7:22 said: "I remain skeptical, and will until this case is history. Nifong is an elected Liberal Democrat in a Liberal Democratic state with a Liberal Democratic governor and (supposition, based on general recent trends) a Liberal Democratic BAR."

That's good news. If the Dems are so firmly entrenched, then they have nothing to fear from any hay that a Republican could make over this horrendous appointment. They can disbar him and raise a flag and hail "Victory!" and paint themselves as guardians of the people.

Anonymous said...

Walter Cronanty,
12:26 here.. thanks for investigating the question about Nifong's criminal vulnerabilities. KC would love to hear your thougths too. Has Nifong commited acts that could make him vulnerable to criminal prosectution? I can see disbarment, and civil suit liability, but inquiring minds wonder if he currently risks a legal situation where he could go to jail?
Durham Lib Dem

Anonymous said...

JLS says.....

re: hman

How hard was it to predict that bad trouble would follow if he allowed gross misconduct to go un-hindered in such a high profile case? People will say that this case is not especially un-usual in DurhamJustice. OK, I understand that but didn't he [Judge Smith] notice the camera trucks, the Fox News gang,or even the formidable K C Johnson standing there taking notes?

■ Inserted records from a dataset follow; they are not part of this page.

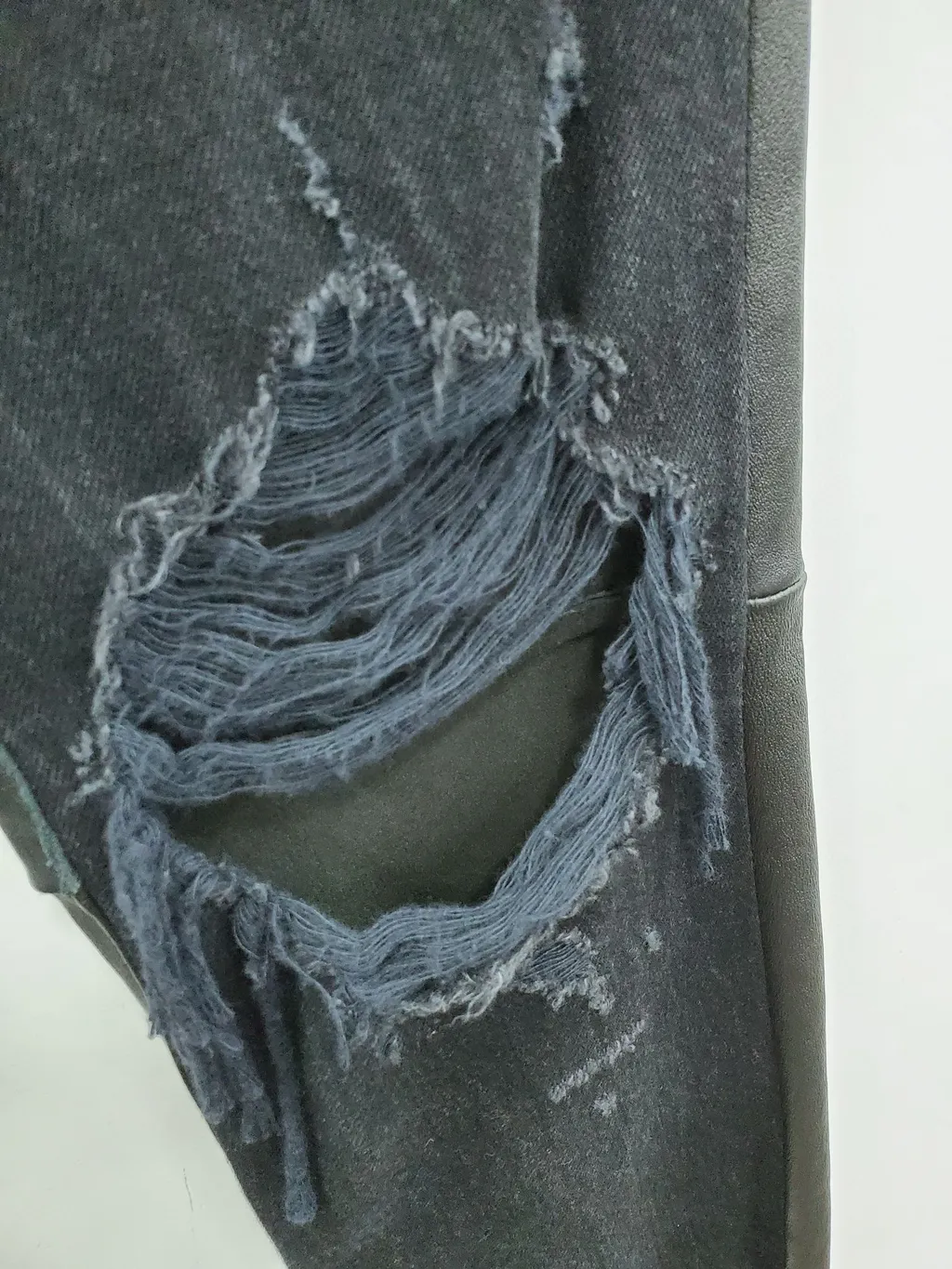 Ripped Jeans With Leather Details
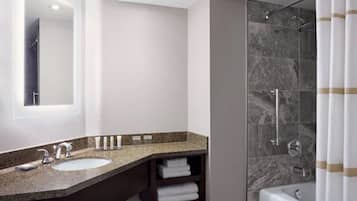 Un baño moderno con encimera de granito, lavamanos, espejo, ducha con puerta de vidrio y bañera.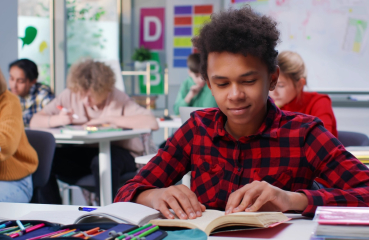 Student reading a book in class
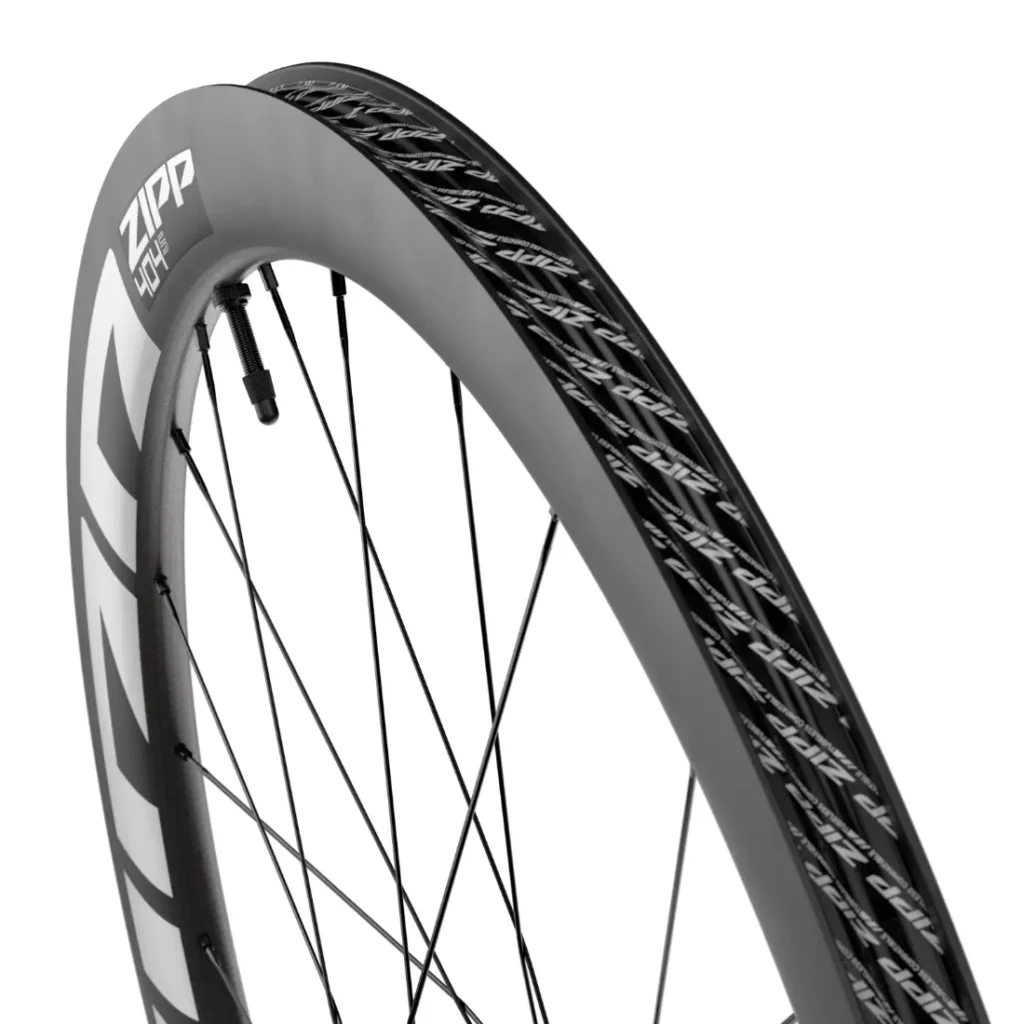 Primer plano de una rueda de bicicleta de carbono Zipp 404 S en el que se aprecian la llanta, los radios y el dibujo de la banda de rodadura de la marca, famosa por su velocidad.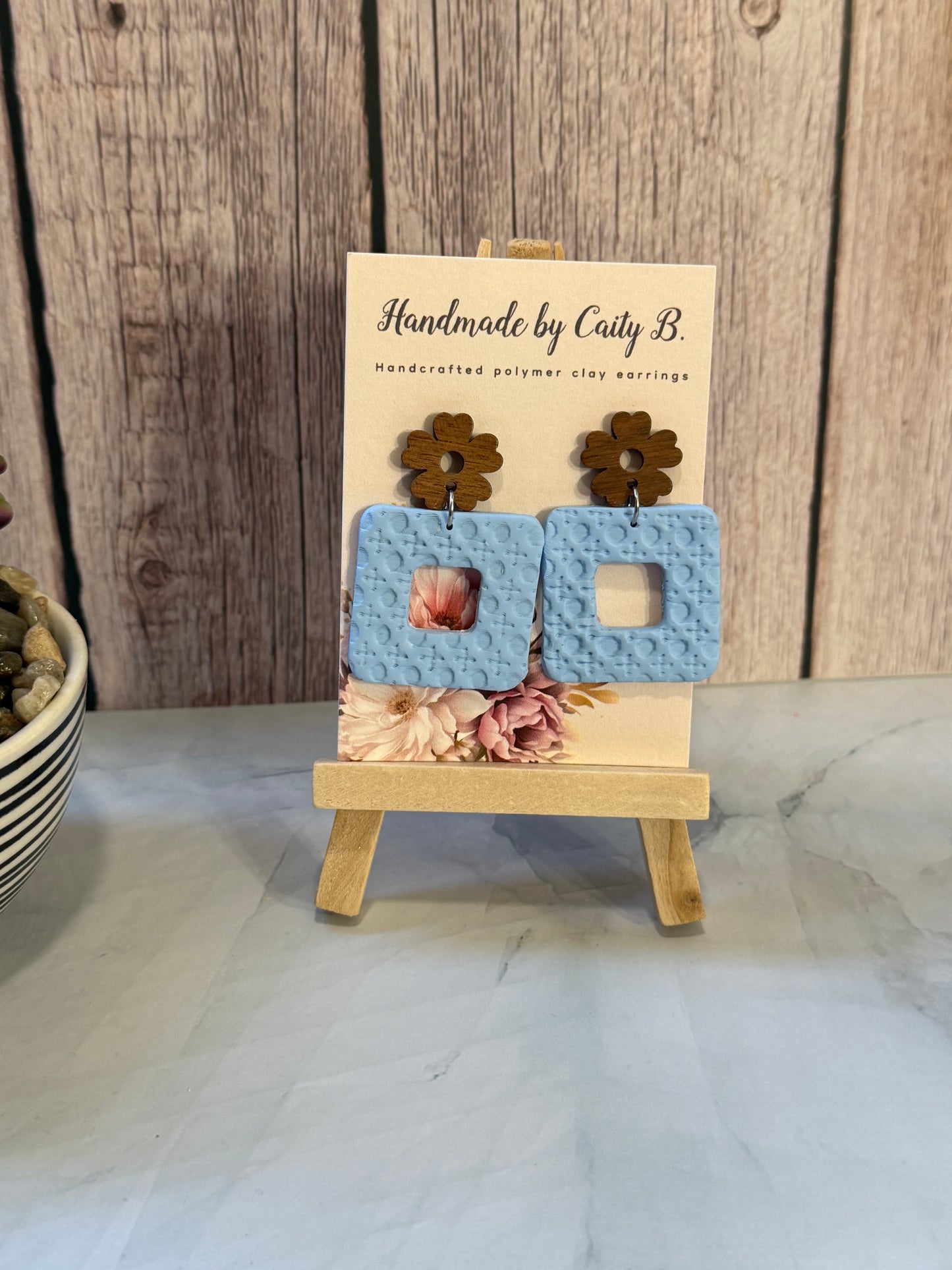 square rattan pattern earrings with wooden flower tops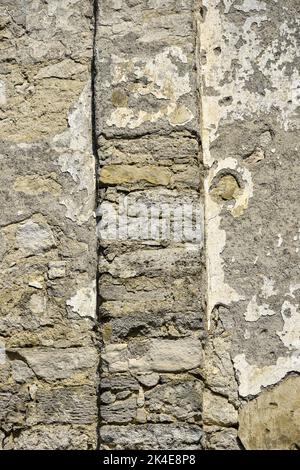 Struktur der Wand des alten Gebäudes mit eingestürzter Gips, Rissen und Vertiefungen. Hintergrund einer schäbigen Gebäudeoberfläche. Zerstörte Mauer mit umgestürzten Plas Stockfoto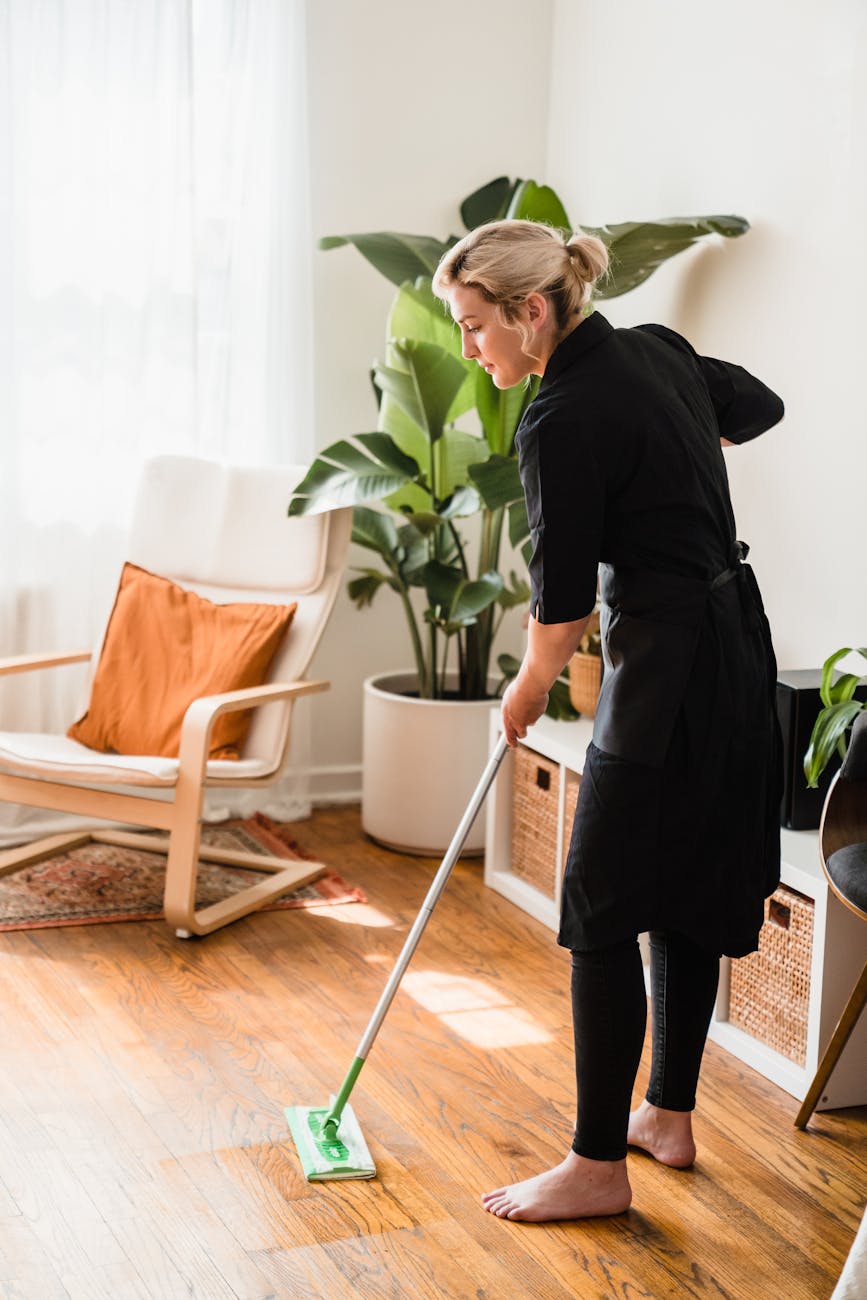 A woman sweeping a floor during the fall. This article covers why Fall home cleaning is the next big thing.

This has constantly amazed me since the first hearing on TV last summer. After reading on message boards prior to the first first setting what a wonderful moral fine Judge Stephens and he turns out to be either a complete moron who can not control his courtroom or just plain corrupt. Then Judge Titus is no better and issues a gag order to try to stop the 60 Minutes segment. Finally Judge Smith become the third NC Judge to sleep during this case.

As you say, how in the world can these guys not know their every move will be under a microscope? They seem so afraid of the DA's scheduling power, particularly the two Durham judges, that it is as if NC trials do not have judged but ADAs on the bench.

Anonymous said...

Cities are going to need to rent the stadium to hold all the people at Kc's book signing.